Mir wird leicht schwindelig, wenn ich mir vorstelle, dass das alles in Schulen nicht vorkommt und junge Menschen in der Blase falscher und richtiger, überflüssiger und interessengeleiteter Informationen baden gehen. Das wäre die wahre Bildungskatastrophe.
Pädagogen, die das Netz als Lebenswirklichkeit von Heranwachsenden verleugnen, handeln daher aus meiner Sicht nicht nur realitätsverweigernd, sondern schlicht verantwortungslos.
Doch nicht nur Lehrer-Funktionär Josef Kraus, sondern auch der Psychiater und Autor Manfred Spitzer, stößt ins dieses Horn. Wenn Spitzer, wie gestern im Deutschlandradio Kultur behauptet, dass es auf der ganzen Welt keine sinnvollen pädagogischen Digital-Konzepte gebe, dann sollte man ihm das nicht durchgehen lassen.

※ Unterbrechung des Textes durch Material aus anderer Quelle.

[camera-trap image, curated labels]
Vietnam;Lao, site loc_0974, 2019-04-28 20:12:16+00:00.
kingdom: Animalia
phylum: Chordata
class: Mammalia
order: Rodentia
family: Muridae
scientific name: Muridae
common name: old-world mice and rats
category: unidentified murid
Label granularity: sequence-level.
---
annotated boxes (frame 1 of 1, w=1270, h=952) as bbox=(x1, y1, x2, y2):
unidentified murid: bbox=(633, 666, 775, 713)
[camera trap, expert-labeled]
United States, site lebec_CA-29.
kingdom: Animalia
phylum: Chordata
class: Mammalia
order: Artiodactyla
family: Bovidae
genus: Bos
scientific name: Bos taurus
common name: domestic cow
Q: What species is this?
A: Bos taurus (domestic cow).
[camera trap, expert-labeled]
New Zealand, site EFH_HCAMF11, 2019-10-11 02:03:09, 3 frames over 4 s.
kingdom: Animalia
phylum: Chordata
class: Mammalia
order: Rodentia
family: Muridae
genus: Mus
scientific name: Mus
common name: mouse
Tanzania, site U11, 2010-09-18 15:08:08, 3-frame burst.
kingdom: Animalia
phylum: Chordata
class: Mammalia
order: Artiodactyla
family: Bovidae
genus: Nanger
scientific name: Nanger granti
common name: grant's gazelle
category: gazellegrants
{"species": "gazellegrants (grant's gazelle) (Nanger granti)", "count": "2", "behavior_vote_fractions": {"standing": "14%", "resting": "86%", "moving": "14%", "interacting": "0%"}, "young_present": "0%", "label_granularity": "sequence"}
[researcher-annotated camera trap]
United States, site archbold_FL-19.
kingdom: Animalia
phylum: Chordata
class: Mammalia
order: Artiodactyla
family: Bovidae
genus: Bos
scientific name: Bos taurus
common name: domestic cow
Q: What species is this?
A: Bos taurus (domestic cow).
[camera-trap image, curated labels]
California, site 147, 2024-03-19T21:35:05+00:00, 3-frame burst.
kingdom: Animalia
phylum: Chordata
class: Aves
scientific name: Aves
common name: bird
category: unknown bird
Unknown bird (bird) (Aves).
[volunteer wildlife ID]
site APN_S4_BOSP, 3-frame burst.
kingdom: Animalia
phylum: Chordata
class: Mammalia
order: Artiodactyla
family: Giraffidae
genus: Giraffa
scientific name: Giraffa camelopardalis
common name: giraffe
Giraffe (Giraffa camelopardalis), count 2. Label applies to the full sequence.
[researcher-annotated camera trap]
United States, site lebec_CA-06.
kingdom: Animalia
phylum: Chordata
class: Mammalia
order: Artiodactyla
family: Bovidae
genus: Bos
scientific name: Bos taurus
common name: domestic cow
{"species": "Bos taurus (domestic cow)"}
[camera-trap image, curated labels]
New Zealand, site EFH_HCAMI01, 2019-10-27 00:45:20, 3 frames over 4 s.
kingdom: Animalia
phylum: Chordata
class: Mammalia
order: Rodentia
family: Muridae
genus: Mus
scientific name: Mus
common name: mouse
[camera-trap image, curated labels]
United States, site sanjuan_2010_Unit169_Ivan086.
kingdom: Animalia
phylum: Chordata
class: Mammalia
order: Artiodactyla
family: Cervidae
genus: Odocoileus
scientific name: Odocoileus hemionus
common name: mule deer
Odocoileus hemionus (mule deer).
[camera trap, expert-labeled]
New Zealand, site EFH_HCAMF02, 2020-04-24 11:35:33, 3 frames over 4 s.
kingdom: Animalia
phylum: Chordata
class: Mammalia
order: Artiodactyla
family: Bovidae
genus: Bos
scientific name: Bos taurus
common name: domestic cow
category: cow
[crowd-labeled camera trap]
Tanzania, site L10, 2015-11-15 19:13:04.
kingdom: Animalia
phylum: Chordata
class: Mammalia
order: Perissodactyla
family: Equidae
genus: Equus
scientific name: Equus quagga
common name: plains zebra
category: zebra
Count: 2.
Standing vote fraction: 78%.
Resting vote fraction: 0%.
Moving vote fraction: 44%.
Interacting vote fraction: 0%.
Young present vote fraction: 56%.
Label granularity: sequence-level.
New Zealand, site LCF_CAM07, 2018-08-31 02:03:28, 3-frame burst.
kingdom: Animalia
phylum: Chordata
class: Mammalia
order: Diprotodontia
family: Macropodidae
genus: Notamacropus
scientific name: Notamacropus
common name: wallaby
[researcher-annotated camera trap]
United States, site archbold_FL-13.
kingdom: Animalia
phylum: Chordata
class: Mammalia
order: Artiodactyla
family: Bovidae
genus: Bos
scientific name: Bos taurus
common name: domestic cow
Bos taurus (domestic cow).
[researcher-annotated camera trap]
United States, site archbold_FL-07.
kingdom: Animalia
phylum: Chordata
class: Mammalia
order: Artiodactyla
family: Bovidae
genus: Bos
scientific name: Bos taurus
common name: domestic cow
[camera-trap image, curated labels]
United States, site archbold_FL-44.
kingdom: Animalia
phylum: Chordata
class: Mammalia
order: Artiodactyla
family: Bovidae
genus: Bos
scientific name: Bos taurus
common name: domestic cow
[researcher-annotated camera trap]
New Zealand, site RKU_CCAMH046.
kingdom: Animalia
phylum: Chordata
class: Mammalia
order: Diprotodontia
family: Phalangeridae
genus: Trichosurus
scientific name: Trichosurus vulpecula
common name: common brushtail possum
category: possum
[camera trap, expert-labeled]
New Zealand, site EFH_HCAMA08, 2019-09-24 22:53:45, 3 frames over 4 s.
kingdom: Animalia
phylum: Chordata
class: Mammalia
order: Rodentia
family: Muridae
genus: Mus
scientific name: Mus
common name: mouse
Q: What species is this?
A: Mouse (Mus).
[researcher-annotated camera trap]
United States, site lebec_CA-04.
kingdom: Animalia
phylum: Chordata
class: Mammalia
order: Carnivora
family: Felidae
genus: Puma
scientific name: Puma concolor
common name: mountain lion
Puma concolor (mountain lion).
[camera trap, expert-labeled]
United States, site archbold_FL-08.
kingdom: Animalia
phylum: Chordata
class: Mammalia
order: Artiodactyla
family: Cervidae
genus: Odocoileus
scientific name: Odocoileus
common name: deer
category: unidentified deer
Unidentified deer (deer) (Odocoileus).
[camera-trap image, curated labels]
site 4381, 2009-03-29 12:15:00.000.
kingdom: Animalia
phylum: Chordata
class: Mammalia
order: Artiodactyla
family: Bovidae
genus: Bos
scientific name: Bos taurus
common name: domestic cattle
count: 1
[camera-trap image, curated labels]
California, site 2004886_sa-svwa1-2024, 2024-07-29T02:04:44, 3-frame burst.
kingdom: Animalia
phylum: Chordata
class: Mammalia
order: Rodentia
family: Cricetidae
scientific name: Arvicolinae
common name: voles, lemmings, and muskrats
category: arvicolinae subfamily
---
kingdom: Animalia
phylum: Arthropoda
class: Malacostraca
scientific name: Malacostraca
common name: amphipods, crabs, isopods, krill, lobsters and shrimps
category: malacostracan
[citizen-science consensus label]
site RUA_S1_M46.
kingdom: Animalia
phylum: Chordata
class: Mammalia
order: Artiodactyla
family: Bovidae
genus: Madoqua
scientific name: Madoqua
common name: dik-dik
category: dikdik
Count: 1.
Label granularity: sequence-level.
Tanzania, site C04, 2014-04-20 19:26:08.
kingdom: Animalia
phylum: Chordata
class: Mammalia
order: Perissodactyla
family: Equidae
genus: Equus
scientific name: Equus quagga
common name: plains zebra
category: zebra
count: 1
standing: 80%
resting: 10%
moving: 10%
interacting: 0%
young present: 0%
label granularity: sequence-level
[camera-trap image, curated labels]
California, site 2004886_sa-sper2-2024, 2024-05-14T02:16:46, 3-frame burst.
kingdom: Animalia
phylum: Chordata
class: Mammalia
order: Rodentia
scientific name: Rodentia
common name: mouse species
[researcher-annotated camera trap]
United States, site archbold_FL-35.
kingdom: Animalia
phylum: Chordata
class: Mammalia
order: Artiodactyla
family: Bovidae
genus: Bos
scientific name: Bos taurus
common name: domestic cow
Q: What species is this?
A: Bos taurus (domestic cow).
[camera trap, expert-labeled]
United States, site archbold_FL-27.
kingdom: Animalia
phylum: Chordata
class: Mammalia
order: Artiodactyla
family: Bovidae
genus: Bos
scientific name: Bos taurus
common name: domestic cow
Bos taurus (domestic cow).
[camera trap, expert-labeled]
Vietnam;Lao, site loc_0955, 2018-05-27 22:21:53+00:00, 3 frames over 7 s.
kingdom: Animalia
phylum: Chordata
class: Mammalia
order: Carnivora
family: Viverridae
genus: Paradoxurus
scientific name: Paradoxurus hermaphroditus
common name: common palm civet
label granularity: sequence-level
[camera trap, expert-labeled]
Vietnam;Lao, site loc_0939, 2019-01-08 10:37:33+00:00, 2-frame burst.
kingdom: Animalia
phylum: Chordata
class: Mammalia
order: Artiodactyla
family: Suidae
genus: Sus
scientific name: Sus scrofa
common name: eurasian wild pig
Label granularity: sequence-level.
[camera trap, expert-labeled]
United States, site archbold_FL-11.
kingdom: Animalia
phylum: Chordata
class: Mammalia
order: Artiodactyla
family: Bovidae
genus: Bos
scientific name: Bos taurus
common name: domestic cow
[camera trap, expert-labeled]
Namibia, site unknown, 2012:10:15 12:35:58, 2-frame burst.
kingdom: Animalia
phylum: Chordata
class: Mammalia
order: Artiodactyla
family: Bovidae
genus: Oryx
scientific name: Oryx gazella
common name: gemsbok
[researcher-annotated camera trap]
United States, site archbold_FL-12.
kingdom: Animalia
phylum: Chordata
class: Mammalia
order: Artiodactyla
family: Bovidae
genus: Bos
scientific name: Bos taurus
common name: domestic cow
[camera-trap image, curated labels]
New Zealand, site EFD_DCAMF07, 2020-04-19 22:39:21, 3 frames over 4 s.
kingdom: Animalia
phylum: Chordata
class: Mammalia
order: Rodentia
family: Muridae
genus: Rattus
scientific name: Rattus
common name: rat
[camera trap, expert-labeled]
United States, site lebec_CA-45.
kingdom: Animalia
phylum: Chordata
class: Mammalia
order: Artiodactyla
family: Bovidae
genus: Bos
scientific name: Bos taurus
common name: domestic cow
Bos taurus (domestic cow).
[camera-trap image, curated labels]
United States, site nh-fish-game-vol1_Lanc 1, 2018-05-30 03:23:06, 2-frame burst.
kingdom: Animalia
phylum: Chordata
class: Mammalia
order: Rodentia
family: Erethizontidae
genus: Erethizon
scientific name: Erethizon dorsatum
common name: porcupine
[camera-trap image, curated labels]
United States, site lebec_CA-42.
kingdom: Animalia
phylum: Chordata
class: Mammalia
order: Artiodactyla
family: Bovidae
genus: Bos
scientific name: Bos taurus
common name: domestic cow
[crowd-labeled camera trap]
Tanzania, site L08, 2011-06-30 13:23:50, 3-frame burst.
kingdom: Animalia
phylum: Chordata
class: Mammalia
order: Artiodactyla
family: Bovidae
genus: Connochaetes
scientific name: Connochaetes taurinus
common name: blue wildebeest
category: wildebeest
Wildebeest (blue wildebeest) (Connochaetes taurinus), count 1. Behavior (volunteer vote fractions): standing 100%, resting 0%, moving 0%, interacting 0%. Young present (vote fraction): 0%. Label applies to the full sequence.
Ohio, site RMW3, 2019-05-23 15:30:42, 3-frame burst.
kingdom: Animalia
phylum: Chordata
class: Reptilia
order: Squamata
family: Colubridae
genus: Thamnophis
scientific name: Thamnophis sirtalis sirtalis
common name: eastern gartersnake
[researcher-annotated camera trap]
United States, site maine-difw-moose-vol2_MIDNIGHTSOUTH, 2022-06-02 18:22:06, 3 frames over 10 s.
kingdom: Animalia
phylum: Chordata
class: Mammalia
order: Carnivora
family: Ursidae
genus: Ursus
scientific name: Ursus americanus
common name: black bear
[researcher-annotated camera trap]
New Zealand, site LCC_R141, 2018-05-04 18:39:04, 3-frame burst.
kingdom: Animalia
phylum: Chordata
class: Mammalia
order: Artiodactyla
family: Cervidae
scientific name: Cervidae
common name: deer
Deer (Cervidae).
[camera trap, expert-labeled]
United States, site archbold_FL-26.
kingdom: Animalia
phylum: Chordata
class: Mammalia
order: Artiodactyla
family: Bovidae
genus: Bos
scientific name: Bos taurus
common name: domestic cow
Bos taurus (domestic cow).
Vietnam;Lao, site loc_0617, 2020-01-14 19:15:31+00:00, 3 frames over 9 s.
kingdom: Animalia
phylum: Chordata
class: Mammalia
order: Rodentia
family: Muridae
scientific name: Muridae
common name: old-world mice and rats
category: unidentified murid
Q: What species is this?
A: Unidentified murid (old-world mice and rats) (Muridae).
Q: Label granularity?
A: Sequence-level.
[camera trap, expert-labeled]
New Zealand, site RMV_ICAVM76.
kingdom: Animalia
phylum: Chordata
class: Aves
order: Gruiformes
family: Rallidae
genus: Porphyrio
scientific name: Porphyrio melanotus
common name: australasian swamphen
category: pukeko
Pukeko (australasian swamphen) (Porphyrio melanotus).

Google ist kein Buch, sondern ein Inhaltsverzeichnis

Wie er ernsthaft wissenschaftlich belegen will, dass Informationen aus dem Netz schlechter verarbeitet werden als im analogen Bereich, das bleibt sein Rätsel. "Wir wissen weiterhin, dass wenn man etwas googelt, bleibt das nicht so gut hängen als wenn man es in einem Buch liest oder in der Zeitung oder in einer Zeitschrift", sagt Spitzer. Wie viele ältere Herrschaften begreift er offenbar nicht, dass Google nicht das Buch, sondern das Inhaltsverzeichnis ist.
Spitzer argumentiert aus der Sicht eines Arztes, der Onlinesüchtige behandelt – und offenbar überall Suchtgefahr wittert. Die einzig gültige Therapie gegen den suchthaften Gebrauch des Netzes ist für ihn die Abstinenz. Doch so wenig Essgestörte mit dem völligen Verzicht auf Nahrung geheilt werden können, werden Onlinesüchtige gesund, wenn man ihr Laptop wegschließt.
Nein, es gibt kein gutes und kein schlechtes Lernen. Die Lust auf Lernen, ganz gleich wo sie beginnt, gilt es zu hegen und zu pflegen. Dazu gehört selbstverständlich auch die Nutzung dieses irren Internets.
Da reicht es leider nicht, wenn sich ein Lehrer die Mathearbeit im Netz besorgt, damit er sie nicht selbst entwickeln muss. Nein, Pädagogen müssen sich informieren, aufgeschlossen sein, sich selber auf den Weg machen. Mit einer kostenlosen App kommt man beispielsweise in Sekundenschnelle zur ebenfalls kostenlosen - digitalen - Nutzung der Stadtbibliothek. Hier kann man sich Bücher, Hörbücher oder Zeitschriften direkt aufs Smartphone oder Tablet ausleihen. Auch das, liebe Lehrerinnen und Lehrer, müssen Schüler heute einfach wissen!